TRECHO SELECIONADO

::::::::

Continuando nossa série de
artigos sobre a meditação da vida diária, conforme ensinado pelo Pe. Kentenich,
hoje trataremos do tema da preparação para a meditação. “O enfoque de nosso
Pai e Fundador é meditar onde nos encontramos com Deus e como nos
encontramos com Deus”, nos explica o Pe. Humberto Anwandter.
Para perceber esse atuar de Deus
em nossas vidas é preciso nos deter, parar para contemplar, para nos
encontramos com o Pai, que, como diz a fé prática na divina providência, cuida
de todos os acontecimentos da história mundial, mas também da história da minha
vida. Todo encontro mais pessoal e profundo, exige uma certa preparação. Ainda
mais vivendo da forma agitada como acontece em nosso mundo, seria ilusão pensar
que é possível passar da plena atividade diretamente para um diálogo íntimo com
Deus.
Assim, existe uma tríplice
preparação para a meditação: a preparação remota, a preparação próxima e a
preparação imediata.
Preparação remota
A preparação remota diz respeito a
algumas atitudes prévias que precisamos conquistar para conseguirmos fazer uma
boa meditação. A primeira delas é reservar um tempo para meditar, pois
todo encontro de amor requer um tempo. E não basta dizer: “amanhã farei meus 15
minutos de meditação”. Isso é muito vago e nossa tendência é procrastinar.
Então o ideal é efetivamente marcar um horário na nossa agenda, por exemplo,
das 08:00 às 08:15 e cumprir esse horário.

::::::::

ITENS DO CONJUNTO

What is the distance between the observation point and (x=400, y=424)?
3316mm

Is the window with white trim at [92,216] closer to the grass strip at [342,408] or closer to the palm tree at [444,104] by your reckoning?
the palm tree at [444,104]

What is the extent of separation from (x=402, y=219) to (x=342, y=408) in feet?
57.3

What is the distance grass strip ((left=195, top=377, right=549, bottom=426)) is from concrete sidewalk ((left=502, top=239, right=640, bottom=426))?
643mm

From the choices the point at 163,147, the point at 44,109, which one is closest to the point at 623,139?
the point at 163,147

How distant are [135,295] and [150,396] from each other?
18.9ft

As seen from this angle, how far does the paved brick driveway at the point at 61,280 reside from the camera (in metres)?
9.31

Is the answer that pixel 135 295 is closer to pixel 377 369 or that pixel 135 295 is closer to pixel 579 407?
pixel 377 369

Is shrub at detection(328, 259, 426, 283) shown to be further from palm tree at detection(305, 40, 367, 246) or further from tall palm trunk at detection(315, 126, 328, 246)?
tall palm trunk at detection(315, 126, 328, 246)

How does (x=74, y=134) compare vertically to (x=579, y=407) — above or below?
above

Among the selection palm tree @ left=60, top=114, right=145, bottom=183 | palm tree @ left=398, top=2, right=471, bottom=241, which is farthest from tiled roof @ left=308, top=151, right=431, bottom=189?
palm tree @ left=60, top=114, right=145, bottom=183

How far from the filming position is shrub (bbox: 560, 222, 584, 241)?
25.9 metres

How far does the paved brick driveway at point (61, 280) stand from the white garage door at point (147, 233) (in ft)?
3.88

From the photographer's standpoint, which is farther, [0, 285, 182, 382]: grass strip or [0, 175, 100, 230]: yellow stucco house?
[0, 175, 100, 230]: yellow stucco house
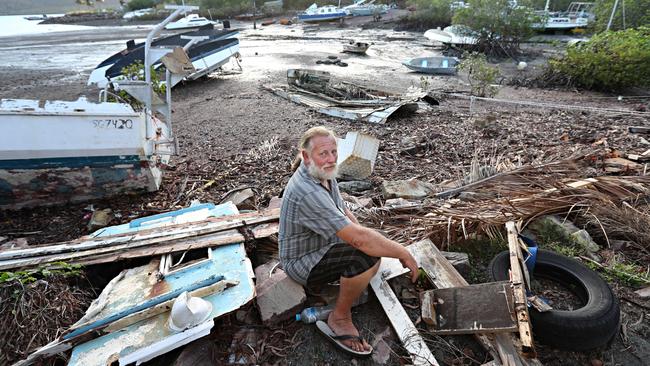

::::::::

INSTRUÇÕES DAS TAREFAS
1. Responda às perguntas abaixo com base no texto sobre a preparação para a meditação.
(a) Segundo o Pe. Humberto Anwandter, qual é o enfoque de "nosso Pai e Fundador"?
(b) Quais são as três formas de preparação para a meditação citadas?
(c) Que horário aparece como exemplo para marcar na agenda?
2. Prossiga o texto sobre a preparação para a meditação, começando logo após a última frase apresentada.

RESPOSTAS DADAS
1.
(a) Meditar onde nos encontramos com Deus e como nos encontramos com Deus.
(b) A preparação remota, a preparação próxima e a preparação imediata.
(c) Das 08:00 às 08:15.

2.
Como nossas agendas normalmente
são muito cheias, reservar esse tempo para meditação pressupõe deixar alguma
coisa de lado. Como diz o Pe. Rafael Fernandez: “Sejamos realistas: sem
renúncia ou um melhor ordenamento de nossa agenda diária, não será possível
contar com o tempo necessário para um encontro mais profundo com o Senhor.
(...) Se não damos espaço aos ‘encontros de amor’ com Deus; se não cultivamos
nosso amor a Ele, então nosso contato pessoal com Ele também irá esfriar, se
tornará cada vez mais distante e impessoal, até desaparecer. (...) Dar um
espaço para a meditação impede que isso aconteça.”
Para nos introduzirmos na prática
da meditação é necessário também possuir uma capacidade contemplativa,
ou seja, a capacidade de assombrar-se e maravilhar-se diante das coisas. É
similar a capacidade que crianças possuem de olhar, por exemplo, uma borboleta
e se encantar com os seus movimentos, suas cores, o bater de suas asas...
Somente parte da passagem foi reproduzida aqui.